Recently I spoke with Abdirahman Chirango, a 29-year-Somali native, about the current situation for refugees in Kenya.
In the article, I briefly touch upon how as a 6-year-old, Chirango had to flee on foot from his home country of Somalia to the Kenyan border. His village in lower Juba was raided and his mother was killed in front of him and his siblings by four masked men because she refused to be raped. There was nothing they could do but run.
There is much more to his story than what I could include in the article. His is a story about determination and perseverance. Of finding refuge and hope in education.
Chirango and his family walked for about 15 days to get to the Kenyan border. His aunt and uncle carrying his siblings, then 3 and 1 years old, in their arms. Back then he assumed his father was dead (he found out he was still alive many years later, when he was already in the United States).
“It the end only some survived,” he said inside the University of Arizona library, wearing a crisp white shirt, dress pants and pointy shoes. “Some people got tired and couldn’t walk anymore.”
Their feet would swell and even though their mind was telling them to go, he said, they just couldn’t walk.
They were so thirsty some would drink their own urine. In some cases, friends or relatives would offer their urine to another under the promise that they return the favor later on.
From 100 families traveling together, Chirango estimates only 20 made it.
“It was sad,” he said.
Even fathers gave up on their children.
Chirango lived as a refugee for 13 years in Kenya’s two camps, Dadaab and Kakuma, before coming to Tucson, Arizona, in 2005.
When asked about life in the camp, he repeatedly said it was “really, really hard.”
“I had to go to school during the day, then come back home and find ways to provide for me and for my grandma,” he said.
His grandmother used to fetch wood and weave baskets, fans and mats to sell, but Chirango had to assume the responsibility of providing for the family when he was about 12 years old, when his grandma could no longer work.
He would offer his services to other refugees in the camp.
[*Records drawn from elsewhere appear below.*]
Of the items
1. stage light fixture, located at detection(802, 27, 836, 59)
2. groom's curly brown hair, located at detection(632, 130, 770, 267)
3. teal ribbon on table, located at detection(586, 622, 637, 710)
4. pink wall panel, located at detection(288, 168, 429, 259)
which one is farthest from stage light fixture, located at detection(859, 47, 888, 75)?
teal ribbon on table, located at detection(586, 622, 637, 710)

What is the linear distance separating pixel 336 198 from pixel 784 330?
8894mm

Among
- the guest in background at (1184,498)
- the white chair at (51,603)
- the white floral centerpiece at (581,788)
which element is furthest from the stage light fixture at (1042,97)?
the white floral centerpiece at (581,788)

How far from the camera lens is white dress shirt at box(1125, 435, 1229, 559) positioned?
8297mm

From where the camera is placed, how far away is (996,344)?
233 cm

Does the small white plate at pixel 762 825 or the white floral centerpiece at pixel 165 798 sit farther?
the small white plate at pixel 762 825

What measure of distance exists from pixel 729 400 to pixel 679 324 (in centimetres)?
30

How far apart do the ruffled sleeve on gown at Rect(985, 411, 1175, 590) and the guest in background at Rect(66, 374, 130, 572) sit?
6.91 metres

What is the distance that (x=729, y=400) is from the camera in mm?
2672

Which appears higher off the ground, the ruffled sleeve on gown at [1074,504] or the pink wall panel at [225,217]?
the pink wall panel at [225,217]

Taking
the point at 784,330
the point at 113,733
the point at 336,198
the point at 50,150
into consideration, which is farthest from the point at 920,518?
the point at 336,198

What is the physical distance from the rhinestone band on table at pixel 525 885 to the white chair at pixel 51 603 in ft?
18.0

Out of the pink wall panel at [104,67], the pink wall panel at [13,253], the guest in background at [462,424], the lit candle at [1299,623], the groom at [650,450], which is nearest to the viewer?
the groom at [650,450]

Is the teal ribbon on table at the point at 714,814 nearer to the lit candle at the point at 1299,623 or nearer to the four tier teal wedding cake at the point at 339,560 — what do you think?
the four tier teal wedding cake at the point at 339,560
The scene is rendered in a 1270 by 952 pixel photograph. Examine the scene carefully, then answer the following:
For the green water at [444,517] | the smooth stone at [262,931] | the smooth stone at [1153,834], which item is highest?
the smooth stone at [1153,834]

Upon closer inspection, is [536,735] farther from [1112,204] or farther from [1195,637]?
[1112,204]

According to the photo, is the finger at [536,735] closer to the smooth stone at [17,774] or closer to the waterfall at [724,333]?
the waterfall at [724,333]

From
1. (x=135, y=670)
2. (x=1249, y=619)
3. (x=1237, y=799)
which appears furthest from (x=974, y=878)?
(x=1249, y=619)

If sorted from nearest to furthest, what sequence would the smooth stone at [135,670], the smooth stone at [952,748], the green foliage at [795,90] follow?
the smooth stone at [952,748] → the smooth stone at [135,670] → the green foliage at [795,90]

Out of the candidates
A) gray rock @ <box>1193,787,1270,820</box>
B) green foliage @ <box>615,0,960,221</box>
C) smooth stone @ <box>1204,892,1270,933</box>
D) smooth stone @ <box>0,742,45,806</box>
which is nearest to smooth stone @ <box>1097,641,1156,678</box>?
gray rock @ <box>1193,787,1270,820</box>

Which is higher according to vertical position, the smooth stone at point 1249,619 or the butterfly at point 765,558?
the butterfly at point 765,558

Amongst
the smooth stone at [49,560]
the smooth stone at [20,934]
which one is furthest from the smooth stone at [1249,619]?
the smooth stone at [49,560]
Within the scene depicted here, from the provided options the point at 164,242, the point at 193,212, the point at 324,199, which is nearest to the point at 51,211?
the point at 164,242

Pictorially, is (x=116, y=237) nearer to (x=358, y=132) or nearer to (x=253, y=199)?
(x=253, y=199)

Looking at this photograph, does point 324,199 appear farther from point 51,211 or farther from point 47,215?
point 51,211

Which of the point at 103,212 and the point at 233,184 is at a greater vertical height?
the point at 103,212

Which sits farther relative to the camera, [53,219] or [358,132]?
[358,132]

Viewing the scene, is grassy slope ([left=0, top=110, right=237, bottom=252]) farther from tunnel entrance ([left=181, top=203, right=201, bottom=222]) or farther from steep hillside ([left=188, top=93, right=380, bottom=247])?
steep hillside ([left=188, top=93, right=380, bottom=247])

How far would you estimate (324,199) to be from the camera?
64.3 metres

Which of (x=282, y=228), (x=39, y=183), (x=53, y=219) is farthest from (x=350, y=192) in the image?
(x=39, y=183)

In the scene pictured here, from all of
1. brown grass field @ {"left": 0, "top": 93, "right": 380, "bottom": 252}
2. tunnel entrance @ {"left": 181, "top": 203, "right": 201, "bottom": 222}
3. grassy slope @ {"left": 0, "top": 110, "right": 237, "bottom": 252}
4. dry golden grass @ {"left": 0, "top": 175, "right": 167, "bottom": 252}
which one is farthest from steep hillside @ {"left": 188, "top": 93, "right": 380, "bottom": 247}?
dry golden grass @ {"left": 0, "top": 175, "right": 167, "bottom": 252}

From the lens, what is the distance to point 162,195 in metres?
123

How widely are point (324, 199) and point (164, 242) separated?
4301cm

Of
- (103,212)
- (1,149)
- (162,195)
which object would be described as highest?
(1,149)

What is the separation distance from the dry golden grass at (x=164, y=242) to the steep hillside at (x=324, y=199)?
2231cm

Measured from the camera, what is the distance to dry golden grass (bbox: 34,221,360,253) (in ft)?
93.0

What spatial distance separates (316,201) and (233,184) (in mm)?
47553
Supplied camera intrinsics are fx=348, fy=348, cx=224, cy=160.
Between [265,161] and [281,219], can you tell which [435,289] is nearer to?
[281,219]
At one point he fetched water for a family for an entire month, earning a little more than $1.
Sometimes they would only have boiled beans and corn to eat, but they were lucky, he said, some families didn’t even have that.
“A lot of my peers left the refugee camp to go to neighboring towns in Kenya, but for me, inside my heart I know life is hard, but I can’t just walk away like this,” he said. “For me, I thought, no matter what happens I don’t want to give up my education because it’s the only way out.”
Chirango speaks with immense pride of his accomplishments in school.
He was always No. 1, he said. He might not have had clothes, shoes or books, but he was always No. 1.
Kenya taught him how to be a strong person, he said, to not walk away from his problems, but to instead find long-term solutions.
As a Bantu Somali, he said he was discriminated against by other Somalis. He was beaten until he bled. Forced to sit on the floor. Made to beg to borrow a classmate’s books. Robbed of his awards. Called slave. Dog.
But none of that mattered if he could continue learning to speak English, to write the ABCs.
“I had to learn to adapt,” he said. “If they told me to go and sit down on the floor, I did. If they beat me, I took it like a man.”
When he transferred from primary to secondary school, he had 805 points – 32 more points than the student who had held the previous record.
How does he remember the precise number, so many years later? “It was a very glorious moment in my life,” he said.
Today Chirango is working towards a bachelor’s degree in political science at the University of Arizona. After that he wants to earn a master’s degree (he still doesn’t know in what, though). All while helping run Tork’s Café and Grocery and, together with his wife, raising four young children.
To say I was impressed by what he has accomplished despite all the challenges he has faced would be an understatement. It definitely gave me something to think about. It was a great reminder of what we can do if we set our minds to it.